That, more than anything else that might have shown itself in those serene eyes, made up his mind. The die was cast.

He wet his lips. "I dreamt of a tree. A vast and ancient tree. Its branches were great in number and they were all intertwined. Every branch bore unnatural fruit upon it." The dream, though he would be more likely to call it a nightmare, hadn't seemed to have lasted for long, from his perspective, and yet they had told him he had been asleep for more than a week. Nine days. Nine days in a void as black as the night, with a tree whose bark was even darker, whose fruit were the heads and faces of strangers, monsters and demigods, and the cacophony of distant voices; all fell silent near the end, before he awoke.

It made little sense to him perhaps, but to Cassiopeia Black?

One only needed to take a single glance in her direction and see the satisfaction of being proven right.


Answers were not forthcoming and the boy said very little once he'd ascertained his situation. He didn't understand the position he was in, didn't realize that keeping quiet was not an option for him. If he did not elaborate on how he had come to be by Sirius Black's side to the Headmaster, then he would have to do so when the Ministry sent someone.

And they would not be as nearly as accommodating as Dumbledore.

So they had moved the child to a different room, one where he could have some privacy and where they could keep hidden the presence of a Black from the rest of the school, thus preventing countless rumors from springing forth. But they'd not left him on his own entirely, and though Snape had expressed his disapproval of being used as a guard for anyone, he still did what Dumbledore asked of him, which left the Headmaster and McGonagall free to retire to his office for a private talk.

Before engaging in any sort of conversation, Dumbledore had begged for a little time as he took one of the many pieces of parchment sitting on his desk, albeit this one was blank, and started writing a concise and brief letter.

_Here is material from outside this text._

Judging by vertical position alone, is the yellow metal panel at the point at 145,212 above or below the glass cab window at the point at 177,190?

When he was done, he sealed it in a plain white envelope, wrote the intended recipient's name and went to one of the windows. Barely had the window been opened and in came one of the school's owls, summoned by some odd, unspoken connection from Dumbledore.

The Headmaster proffered the envelope to one of its claws and then imparted a few words to the avian.

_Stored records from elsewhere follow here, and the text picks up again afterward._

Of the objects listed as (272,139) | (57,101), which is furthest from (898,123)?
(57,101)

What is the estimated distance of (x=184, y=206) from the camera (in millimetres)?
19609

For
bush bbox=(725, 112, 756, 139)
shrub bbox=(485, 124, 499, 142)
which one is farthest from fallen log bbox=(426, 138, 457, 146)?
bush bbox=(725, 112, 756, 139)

"To Amelia Bones, if you please, with great haste."

The owl puffed out its chest, hooted but once and took flight back through the opened window, after which it was closed.

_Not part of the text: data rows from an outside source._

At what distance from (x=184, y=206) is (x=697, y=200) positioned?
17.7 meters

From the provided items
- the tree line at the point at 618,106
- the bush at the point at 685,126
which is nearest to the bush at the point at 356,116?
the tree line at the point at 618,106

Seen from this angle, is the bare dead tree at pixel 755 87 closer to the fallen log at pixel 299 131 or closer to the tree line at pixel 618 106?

But Dumbledore had yet one more thing to do. He called upon one of the House Elves and asked him to prepare some light meal and tea for two. The House Elf nodded and promised it would be done swiftly, popped away and left them alone.

Minerva McGonagall was by no means an impatient person (many years with countless students proved that at least) but even so, she was not fond of these little delays, so she jumped straight into the heart of things when she saw her chance to do so.

"Why a letter, Albus, and not a simple Floo call?" inquired McGonagall. "She'd arrive here more quickly."

Dumbledore, sitting behind his desk, nodded sagely. "No doubt she would, but what would that accomplish? No, better to give Mr. Potter a chance, minute as it may be, to understand his position, rather than swarm him with questions. And, I think, better to give him some time to hear what Miss Black seeks to offer him, lest he grasp at it blindly, from desperation."

"Albus, you cannot be seriously considering this... this insanity! Surely, it would be nothing less, to hand the boy over to any Black, let alone Cassiopeia Black! Does your memory need refreshing? Do you not recall the circumstances of her departure?"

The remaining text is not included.